::: ARTIKEL
BANDUNG, Balebandung.com – Puluhan pengunjuk rasa dari Gerakan Mahasiswa Hukum Indonesia menggelar demo di depan Kantor Kejaksaan Negeri Kota Bandung, Jumat (27/12/2024).
Mereka memprotes menghilangnya terpidana Adetya Yessy Seftiani alias Sasha, yang divonis Majelis Hakim Pengadilan Negeri Kota Bandung melakukan tindak pidana penggelapan sesuai Pasal 378 KUHP.
“Kami menuntut dan mendesak aparat penegak hukum, kepolisian dan kejaksaan, untuk segera menangkap dan mengeksekusi terpidana Adetya Yessi Seftiani alias Sasha beserta penasehat hukumnya,” tegas Ketua Gerakan Mahasiswa Hukum Indonesia, Ade Irfan dalam orasinya di depan Gedung Kejari Kota Bandung.
Massa mendesak Kejari untuk bersungguh-sungguh dalam penegakan hukum dan memaksimalkan infrastruktur hukum untuk mengeksekusi terpidana Sasha yang melarikan diri.
Mereka juga menuntut kepada penasihat hukum terpidana untuk bersikap kooperatif dan terbuka untuk memberi informasi yang sejelas-jelasnya tentang keberadaan terpidana.
Justru ketika pengacara atau penasihat hukum berdiam diri dengan berlindung di balik alibi bahwa mereka tidak mengetahui di mana si terpidana tersebut saat ini berada, maka dalam persepektif peradilan pidana di Indonesia tindakan si penasihat hukum terpidana tersebut patut dapat dicurigai sebagai tindakan menghalangi proses penegakan hukum yang tengah ditangani oleh pihak kepolisian, kejaksaan dan kehakiman.
“Perbuatan tersebut merupakan delik merintangi dilakukannya penegakan hukum,” tandas Ade Irfan.
::::::
▸ **YANG DIMINTA**
Lanjutkan berita tentang unjuk rasa mahasiswa di depan Kejaksaan Negeri Kota Bandung, dimulai setelah kalimat terakhirnya.
::: CATATAN YANG TERSEDIA
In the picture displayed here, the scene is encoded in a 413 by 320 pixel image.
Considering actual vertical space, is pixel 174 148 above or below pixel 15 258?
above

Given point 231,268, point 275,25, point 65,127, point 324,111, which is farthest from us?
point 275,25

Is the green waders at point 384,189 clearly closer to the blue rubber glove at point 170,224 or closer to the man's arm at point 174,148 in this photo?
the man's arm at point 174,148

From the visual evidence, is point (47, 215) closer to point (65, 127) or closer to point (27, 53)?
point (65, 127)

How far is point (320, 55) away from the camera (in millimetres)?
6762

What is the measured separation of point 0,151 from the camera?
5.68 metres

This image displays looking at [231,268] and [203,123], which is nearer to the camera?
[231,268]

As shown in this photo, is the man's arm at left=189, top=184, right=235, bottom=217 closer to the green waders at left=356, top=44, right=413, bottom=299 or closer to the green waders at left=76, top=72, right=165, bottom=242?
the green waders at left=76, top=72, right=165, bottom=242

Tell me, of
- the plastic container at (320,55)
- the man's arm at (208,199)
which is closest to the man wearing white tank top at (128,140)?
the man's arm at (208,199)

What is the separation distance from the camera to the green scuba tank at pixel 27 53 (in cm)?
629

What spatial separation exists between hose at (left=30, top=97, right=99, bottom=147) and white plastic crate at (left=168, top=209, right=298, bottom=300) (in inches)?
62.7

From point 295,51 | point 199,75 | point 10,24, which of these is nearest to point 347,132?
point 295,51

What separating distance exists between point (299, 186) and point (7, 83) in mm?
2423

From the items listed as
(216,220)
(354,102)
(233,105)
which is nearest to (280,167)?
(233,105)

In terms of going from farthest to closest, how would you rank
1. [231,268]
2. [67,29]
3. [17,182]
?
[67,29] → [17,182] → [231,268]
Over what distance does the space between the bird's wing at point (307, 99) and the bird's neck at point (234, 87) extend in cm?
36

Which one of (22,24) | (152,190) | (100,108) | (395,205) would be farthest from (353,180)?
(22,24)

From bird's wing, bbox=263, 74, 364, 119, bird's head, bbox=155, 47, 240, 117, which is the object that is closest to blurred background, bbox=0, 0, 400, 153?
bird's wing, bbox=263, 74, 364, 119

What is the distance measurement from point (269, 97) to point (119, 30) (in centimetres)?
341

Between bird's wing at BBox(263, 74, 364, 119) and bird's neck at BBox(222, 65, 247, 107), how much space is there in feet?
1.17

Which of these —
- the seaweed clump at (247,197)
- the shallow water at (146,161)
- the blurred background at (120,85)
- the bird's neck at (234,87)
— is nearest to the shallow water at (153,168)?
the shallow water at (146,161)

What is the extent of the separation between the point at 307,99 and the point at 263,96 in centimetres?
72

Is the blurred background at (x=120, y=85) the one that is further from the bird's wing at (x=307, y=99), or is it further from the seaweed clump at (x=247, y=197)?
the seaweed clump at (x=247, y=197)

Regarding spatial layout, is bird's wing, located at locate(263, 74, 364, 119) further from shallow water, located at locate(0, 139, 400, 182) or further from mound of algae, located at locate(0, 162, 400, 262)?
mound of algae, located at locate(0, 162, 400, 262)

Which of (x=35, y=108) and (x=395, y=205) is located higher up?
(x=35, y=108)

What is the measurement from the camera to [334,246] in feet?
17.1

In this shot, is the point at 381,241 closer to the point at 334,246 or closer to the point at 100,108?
::::::
▸ **JAWABAN TUGAS**
Mereka juga mengecam tindakan terpidana Sasha yang sampai saat ini tidak menunjukan itikad baiknya untuk mempertanggung jawabkan perbuatan pidana yang secara sah dan telah dilakukan kepada korban.
Karena itu mereka juga mengimbau kepada masyarakat luas pada umumnya untuk menyampaikan informasi jika mengetahui keberadaan saudara Adetya Yessy Seftiani kepada kantor kepolisian terdekat.
Fenomena atau kejadian hilangnya terpidana yang tidak mempertanggungjawabkan perbuatan pidananya yang terbukti secara sah dan meyakinkan menurut putusan pengadian, kata Ade, membuat insan hukum seperti mahasiswa yang tergabung dalam GMHI, merasa tersakiti dan kecewa dengan adanya kejadian ini.
Menurutnya, Gerakan Mahasiswa Hukum Indonesia juga memandang penting untuk menyampaikan aspirasi kepada lembaga peradilan dan meminta agar hakim dan jaksa menjalankan koridor hukum sesuai dengan hukum acara, agar tidak ada intervensi dari pengacara terpidana.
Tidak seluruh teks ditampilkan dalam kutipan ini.